Metin -
______________________________

Yaşadığımız modern dünyada tüketim kültürü, insanların ihtiyaç ve isteklerini manipüle ederek bireyleri daha fazla satın almaya sürüklüyor. İndirim, yeniye duyulan merak, prestij, statü arzusu, mutluluk vaadleri veya reklamlar hepimizin üzerinde tüketim illüzyonları yaratıyor. Yanıltıcı düşünce kalıpları ve verdiğimiz duygusal tepkiler neticesinde günümüzdeki satın alma alışkanlıklarımız oluştu. Dolabımızda yer olmadığı halde mağazadan poşetlerle çıkmamız, daha yenisi veya daha lüksü olsun diye çalışır durumdaki eşyalarımızdan vazgeçişlerimiz esasında birer yanılgılar silsilesi.
Alışverişlerimizi sorgulatan “Bunu niye aldım ki?” sorusunun cevabını merak ediyoruz. Gerçekten ihtiyacımız var mıydı ya da gerçekten onu satın almayı istiyor muyduk? Bunu ayırt edebilmek için bilinçli bir tüketici yoluna geçebilmek adına, ilk önce tüketim illüzyonlarını ve beraberinde getirdiği alışveriş alışkanlıklarımızdaki yanılgıları anlayarak çözümlemeye girişmek gerekecektir.
Satış Tekniklerinin Gelişmesi

Eskiden, geleneksel yöntemlerle gerçekleştirilen araştırmalara göre satış teknikleri geliştirilirken; günümüzde nöropazarlama araştırmaları ile satış teknikleri gerçekleştirilmektedir. Geleneksel yöntemde bireyin cevapları üzerinden gidilir ancak insanlar genellikle kendilerini olduklarından farklı gösterme eğilimine girdiğinden bu yöntemle yapılan satış tekniklerinin etkisi nöropazarlamaya göre düşük kalır.
Nöropazarlama uygulamalarında tüketicilerin göz takibi, beyinlerindeki ve vücutlarındaki fizyolojik değişikliklere göre yorumlar yapılmaktadır. Dolayısıyla etkisi klasik yöntemlere göre çok daha yüksektir.

______________________________

Aşağıdaki malzeme -
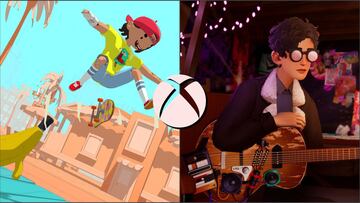 Nuevo Xbox Indie Showcase junto a Twitch; fecha y primeros juegos confirmados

______________________________

Görev 1 -
Tüketim kültürü üzerine metne göre şu soruları cevaplayın:
(a) Alışverişlerimizi sorgulatan soru hangisidir?
(b) Günümüzde satış teknikleri hangi araştırmalarla gerçekleştiriliyor?
(c) Geleneksel yöntemde neyin üzerinden gidilir?
Görev 2 -
Tüketim kültürü üzerine metinden "Yaşadığımız modern dünyada" sözlerinden başlayıp "birer yanılgılar silsilesi." sözleri de dahil olmak üzere o kısmı aynen alıntılayın.
Görev 3 -
Tüketim kültürü üzerine metinde hepimizin üzerinde tüketim illüzyonları yarattığı söylenen şeylerin hepsini listeleyin.

Görevin cevabı 1 -
(a) "Bunu niye aldım ki?"
(b) Nöropazarlama araştırmalarıyla.
(c) Bireyin cevaplarının üzerinden.

Görevin cevabı 2 -
Yaşadığımız modern dünyada tüketim kültürü, insanların ihtiyaç ve isteklerini manipüle ederek bireyleri daha fazla satın almaya sürüklüyor. İndirim, yeniye duyulan merak, prestij, statü arzusu, mutluluk vaadleri veya reklamlar hepimizin üzerinde tüketim illüzyonları yaratıyor. Yanıltıcı düşünce kalıpları ve verdiğimiz duygusal tepkiler neticesinde günümüzdeki satın alma alışkanlıklarımız oluştu. Dolabımızda yer olmadığı halde mağazadan poşetlerle çıkmamız, daha yenisi veya daha lüksü olsun diye çalışır durumdaki eşyalarımızdan vazgeçişlerimiz esasında birer yanılgılar silsilesi.

Görevin cevabı 3 -
İndirim
Yeniye duyulan merak
Prestij
Statü arzusu
Mutluluk vaadleri
Reklamlar